Our "house defense" gun is a S&W Model 3904 loaded with Speer Gold Dots that run around 1,150. Hollow Points are illegal here, but I figure if it's come down to repelling boarders inside my house the Law no longer matters much. All the "forensic stuff" you see up North, that doesn't happen here.*
I noticed that the "chambered round" of the 3904, after being extracted and reloaded various times developed rings exactly like the one in your photo so I started always changing out the chambered round and moving it to the bottom of the mag and chambering a new one everytime I unloaded the pistol for either cleaning or to take out shooting. (After about 300 initial tests of the Gold Dot round, I no long ever practice with it and use a lead reload with a similar POI). Perhaps the rings on your rounds stem from the same cause.
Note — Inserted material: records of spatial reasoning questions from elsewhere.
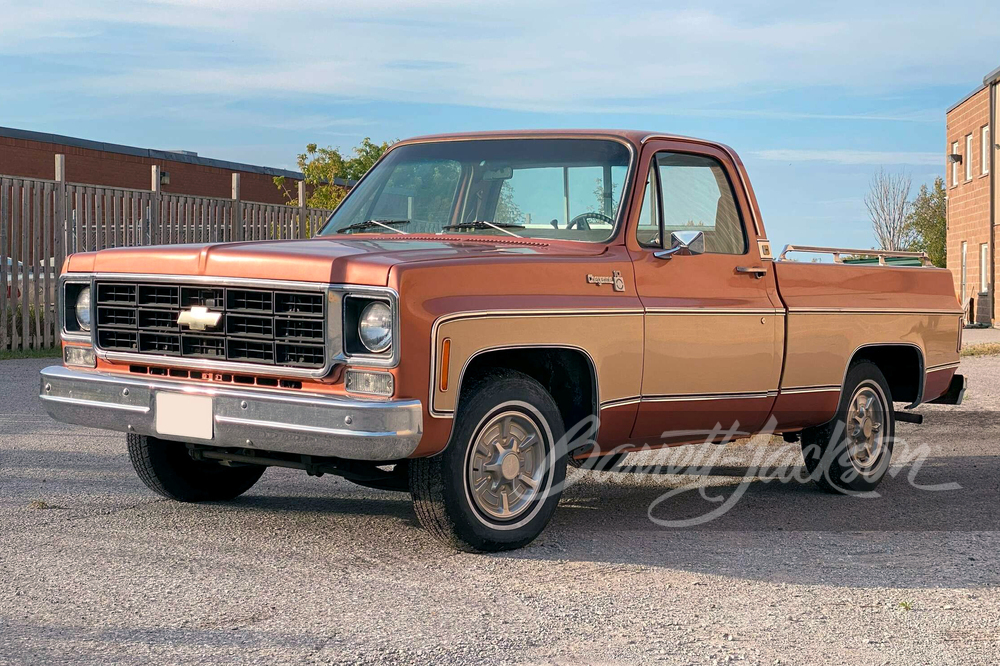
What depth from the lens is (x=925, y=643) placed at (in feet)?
14.1

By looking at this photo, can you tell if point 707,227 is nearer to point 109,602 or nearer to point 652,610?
point 652,610

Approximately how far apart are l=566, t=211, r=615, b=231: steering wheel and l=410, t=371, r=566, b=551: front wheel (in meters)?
1.09

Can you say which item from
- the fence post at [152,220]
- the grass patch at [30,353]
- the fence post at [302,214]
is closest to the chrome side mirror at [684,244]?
the grass patch at [30,353]

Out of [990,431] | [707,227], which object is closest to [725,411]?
[707,227]

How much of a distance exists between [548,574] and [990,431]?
682 centimetres

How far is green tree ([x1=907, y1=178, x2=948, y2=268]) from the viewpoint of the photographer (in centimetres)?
5262

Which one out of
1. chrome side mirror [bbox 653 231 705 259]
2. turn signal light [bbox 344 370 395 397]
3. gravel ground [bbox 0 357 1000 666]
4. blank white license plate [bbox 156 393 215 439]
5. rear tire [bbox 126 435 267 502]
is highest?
chrome side mirror [bbox 653 231 705 259]

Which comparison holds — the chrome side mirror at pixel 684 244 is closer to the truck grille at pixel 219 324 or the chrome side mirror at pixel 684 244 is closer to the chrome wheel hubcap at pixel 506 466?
the chrome wheel hubcap at pixel 506 466

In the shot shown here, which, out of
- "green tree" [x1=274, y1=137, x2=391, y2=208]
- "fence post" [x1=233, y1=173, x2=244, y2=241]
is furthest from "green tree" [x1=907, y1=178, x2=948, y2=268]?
"fence post" [x1=233, y1=173, x2=244, y2=241]

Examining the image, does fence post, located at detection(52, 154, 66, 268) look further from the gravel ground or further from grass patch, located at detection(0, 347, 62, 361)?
the gravel ground

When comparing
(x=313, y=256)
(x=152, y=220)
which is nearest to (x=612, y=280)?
(x=313, y=256)

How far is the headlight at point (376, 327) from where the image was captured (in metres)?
5.01

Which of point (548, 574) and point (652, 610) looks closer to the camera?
point (652, 610)

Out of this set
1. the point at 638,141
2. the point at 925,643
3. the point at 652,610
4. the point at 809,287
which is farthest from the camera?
the point at 809,287
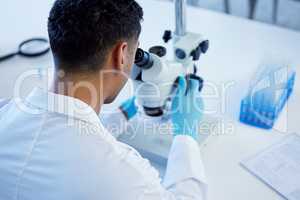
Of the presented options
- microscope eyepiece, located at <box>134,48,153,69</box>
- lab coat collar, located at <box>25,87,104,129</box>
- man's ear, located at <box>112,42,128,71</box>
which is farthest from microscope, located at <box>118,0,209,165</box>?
lab coat collar, located at <box>25,87,104,129</box>

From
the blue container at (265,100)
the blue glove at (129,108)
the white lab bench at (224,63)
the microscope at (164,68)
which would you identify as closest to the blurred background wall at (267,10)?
Result: the white lab bench at (224,63)

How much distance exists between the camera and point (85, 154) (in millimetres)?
790

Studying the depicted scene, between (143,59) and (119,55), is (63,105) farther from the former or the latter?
(143,59)

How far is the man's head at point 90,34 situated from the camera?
841 millimetres

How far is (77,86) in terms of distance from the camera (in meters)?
0.88

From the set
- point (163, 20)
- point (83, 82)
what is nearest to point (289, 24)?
point (163, 20)

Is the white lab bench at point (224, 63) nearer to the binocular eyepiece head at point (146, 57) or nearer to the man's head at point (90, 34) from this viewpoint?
the binocular eyepiece head at point (146, 57)

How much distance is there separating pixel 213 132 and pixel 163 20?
954mm

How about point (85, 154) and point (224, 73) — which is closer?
point (85, 154)

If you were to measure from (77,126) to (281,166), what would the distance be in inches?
27.0

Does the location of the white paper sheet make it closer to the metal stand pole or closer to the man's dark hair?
the metal stand pole

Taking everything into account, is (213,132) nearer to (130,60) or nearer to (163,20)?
(130,60)

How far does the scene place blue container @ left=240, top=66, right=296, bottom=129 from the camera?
131cm

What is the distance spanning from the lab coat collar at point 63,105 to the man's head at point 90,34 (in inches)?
2.6
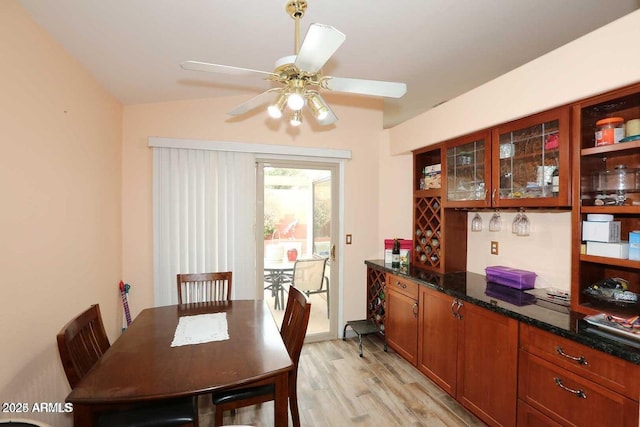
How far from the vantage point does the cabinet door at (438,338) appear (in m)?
2.20

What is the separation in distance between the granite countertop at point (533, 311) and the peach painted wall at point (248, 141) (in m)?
0.83

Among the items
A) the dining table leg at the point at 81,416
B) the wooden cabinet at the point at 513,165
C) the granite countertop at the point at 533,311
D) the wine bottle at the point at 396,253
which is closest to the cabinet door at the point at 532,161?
the wooden cabinet at the point at 513,165

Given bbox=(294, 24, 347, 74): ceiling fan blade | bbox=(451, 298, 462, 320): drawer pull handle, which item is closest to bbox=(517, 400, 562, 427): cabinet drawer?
bbox=(451, 298, 462, 320): drawer pull handle

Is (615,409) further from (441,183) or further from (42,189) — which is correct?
(42,189)

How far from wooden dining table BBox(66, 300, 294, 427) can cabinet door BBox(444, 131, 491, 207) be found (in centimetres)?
184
*Many years ago, I did some work for the Mexican Army as a sort of "favor exchange". Later on, I was in a hospital in a city an hour south of here for some tests over a parasite I'd picked up probably years earlier in Honduras. While there, a Mexican Army Officer recognized me and asked me if I could come and "check something out" for them. I was lead to a room with a body on a gurney that had a sheet over it, and some technicians standing there with an X-ray.
"What kind of bullet is that?" asked the Army Officer, pointing to the X-ray. Looking at it I could clearly see what appeared to be a 158 grain lead round-nosed bullet turned a funny angle but pretty clearly "side-on" from the camera's point of view.
"Uh," I said, trying to be careful, "it looks like your standard Aguila 158 grain lead round-nosed .38 Special bullet."
The Mexican Army Officer clapped his hands together, turned to the techies, and exclaimed "We have a match!"
I have no idea who got sold down the river over that incident, but I have learned to be more careful before heading blindly into these things now-a-days. It ain't like you see on CSI down here.